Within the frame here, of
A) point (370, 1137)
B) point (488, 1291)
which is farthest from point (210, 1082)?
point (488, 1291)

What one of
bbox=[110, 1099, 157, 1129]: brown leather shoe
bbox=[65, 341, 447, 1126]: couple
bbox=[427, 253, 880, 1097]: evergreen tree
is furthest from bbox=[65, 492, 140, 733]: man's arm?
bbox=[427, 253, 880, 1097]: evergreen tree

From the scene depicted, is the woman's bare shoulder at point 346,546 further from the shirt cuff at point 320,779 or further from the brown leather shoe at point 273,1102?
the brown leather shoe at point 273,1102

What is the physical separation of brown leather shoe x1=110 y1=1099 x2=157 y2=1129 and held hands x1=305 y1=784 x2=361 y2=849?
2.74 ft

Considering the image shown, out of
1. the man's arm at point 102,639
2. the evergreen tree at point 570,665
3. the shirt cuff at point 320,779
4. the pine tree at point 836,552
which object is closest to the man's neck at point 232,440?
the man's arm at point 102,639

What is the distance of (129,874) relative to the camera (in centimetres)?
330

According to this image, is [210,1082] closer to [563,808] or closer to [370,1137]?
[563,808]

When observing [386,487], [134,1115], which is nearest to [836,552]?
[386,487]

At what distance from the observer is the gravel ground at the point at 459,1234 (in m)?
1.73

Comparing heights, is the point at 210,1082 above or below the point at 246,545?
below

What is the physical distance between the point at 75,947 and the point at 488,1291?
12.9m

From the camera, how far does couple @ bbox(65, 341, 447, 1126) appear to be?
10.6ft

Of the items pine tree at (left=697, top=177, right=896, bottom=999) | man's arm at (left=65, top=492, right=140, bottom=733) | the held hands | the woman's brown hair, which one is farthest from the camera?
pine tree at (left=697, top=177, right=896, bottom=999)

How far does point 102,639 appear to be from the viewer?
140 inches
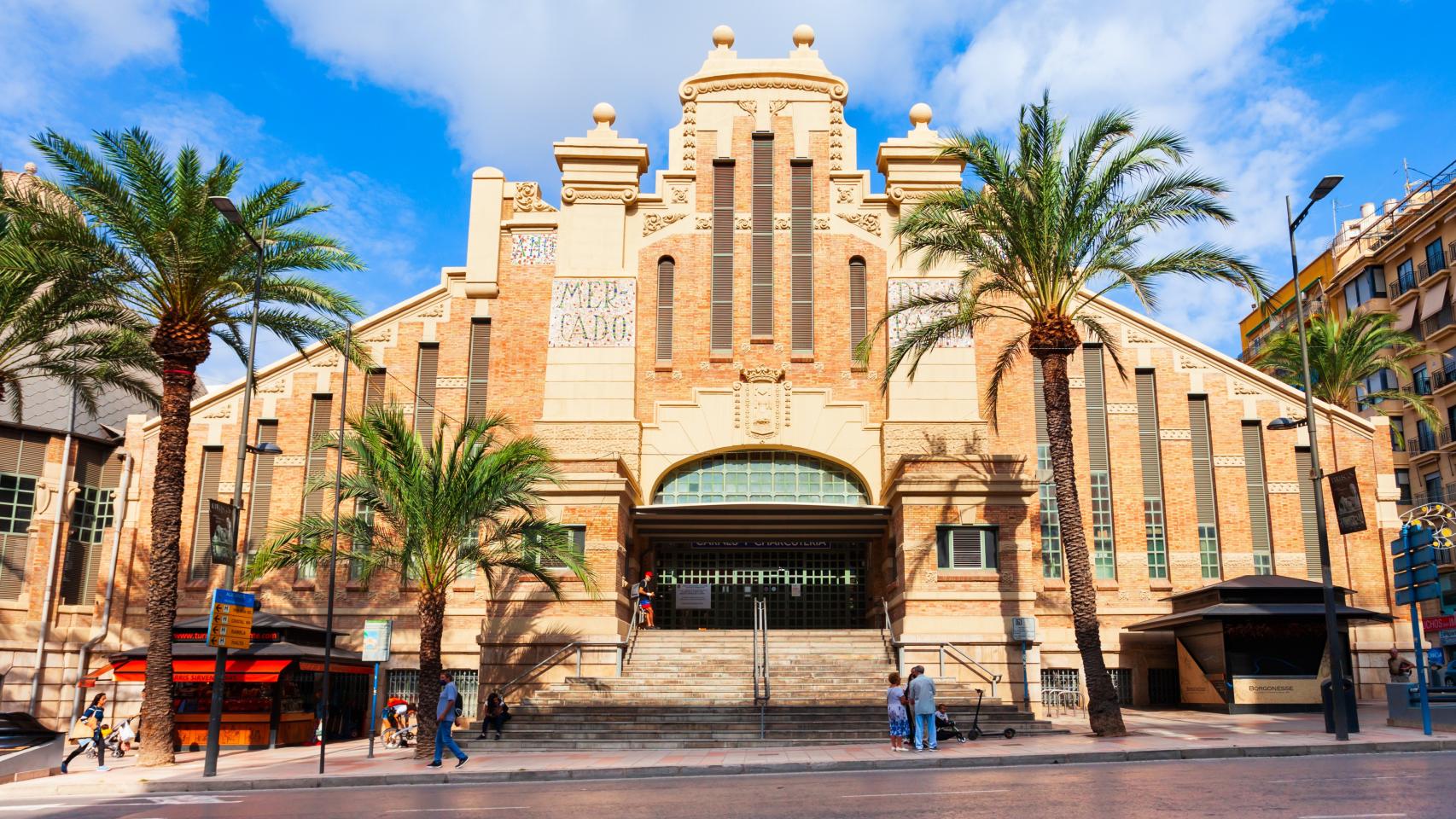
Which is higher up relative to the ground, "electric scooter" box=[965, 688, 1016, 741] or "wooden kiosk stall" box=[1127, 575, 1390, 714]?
"wooden kiosk stall" box=[1127, 575, 1390, 714]

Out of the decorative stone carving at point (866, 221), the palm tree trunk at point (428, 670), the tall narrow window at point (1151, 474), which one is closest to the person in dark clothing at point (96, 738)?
the palm tree trunk at point (428, 670)

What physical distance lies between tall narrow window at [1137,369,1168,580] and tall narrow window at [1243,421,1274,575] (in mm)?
2472

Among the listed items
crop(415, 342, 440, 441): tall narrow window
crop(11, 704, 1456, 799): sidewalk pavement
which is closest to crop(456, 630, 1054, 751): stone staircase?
crop(11, 704, 1456, 799): sidewalk pavement

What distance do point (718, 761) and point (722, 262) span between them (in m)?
18.0

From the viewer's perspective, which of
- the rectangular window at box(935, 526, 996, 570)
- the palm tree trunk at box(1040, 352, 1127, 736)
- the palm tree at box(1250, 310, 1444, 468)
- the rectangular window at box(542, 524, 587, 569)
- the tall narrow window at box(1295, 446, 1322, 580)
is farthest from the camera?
the palm tree at box(1250, 310, 1444, 468)

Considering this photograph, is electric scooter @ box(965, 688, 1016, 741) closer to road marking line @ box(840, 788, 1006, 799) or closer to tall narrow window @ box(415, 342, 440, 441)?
road marking line @ box(840, 788, 1006, 799)

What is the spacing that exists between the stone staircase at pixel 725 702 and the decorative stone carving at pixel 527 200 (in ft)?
44.7

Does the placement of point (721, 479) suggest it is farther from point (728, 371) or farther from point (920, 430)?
point (920, 430)

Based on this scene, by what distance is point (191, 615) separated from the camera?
31703 mm

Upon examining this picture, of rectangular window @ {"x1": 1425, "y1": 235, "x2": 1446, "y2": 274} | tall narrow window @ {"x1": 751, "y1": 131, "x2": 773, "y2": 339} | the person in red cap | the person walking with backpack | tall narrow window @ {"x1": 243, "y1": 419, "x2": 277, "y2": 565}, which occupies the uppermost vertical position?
rectangular window @ {"x1": 1425, "y1": 235, "x2": 1446, "y2": 274}

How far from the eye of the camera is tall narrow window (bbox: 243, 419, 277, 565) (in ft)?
106

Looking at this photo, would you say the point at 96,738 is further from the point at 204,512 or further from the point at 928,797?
the point at 928,797

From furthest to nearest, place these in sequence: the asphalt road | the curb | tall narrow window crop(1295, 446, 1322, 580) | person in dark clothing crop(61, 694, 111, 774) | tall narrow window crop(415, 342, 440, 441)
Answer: tall narrow window crop(415, 342, 440, 441), tall narrow window crop(1295, 446, 1322, 580), person in dark clothing crop(61, 694, 111, 774), the curb, the asphalt road

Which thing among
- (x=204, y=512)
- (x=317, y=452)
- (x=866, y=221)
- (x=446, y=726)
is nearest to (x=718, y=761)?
(x=446, y=726)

════════════════════

→ **GOAL OF THE EXERCISE**:
Turn the lines of the items above, from the line containing "From furthest to" up to and including the final line of the items, into a numbered list, leaving out any blank lines.

→ **WRITTEN SOLUTION**:
1. From furthest to nearest, place these in sequence: the asphalt road | the curb | tall narrow window crop(1295, 446, 1322, 580) | person in dark clothing crop(61, 694, 111, 774) | tall narrow window crop(415, 342, 440, 441)
2. Answer: tall narrow window crop(415, 342, 440, 441), tall narrow window crop(1295, 446, 1322, 580), person in dark clothing crop(61, 694, 111, 774), the curb, the asphalt road
3. Which thing among
4. - (x=204, y=512)
5. - (x=317, y=452)
6. - (x=866, y=221)
7. - (x=446, y=726)
8. is nearest to (x=718, y=761)?
9. (x=446, y=726)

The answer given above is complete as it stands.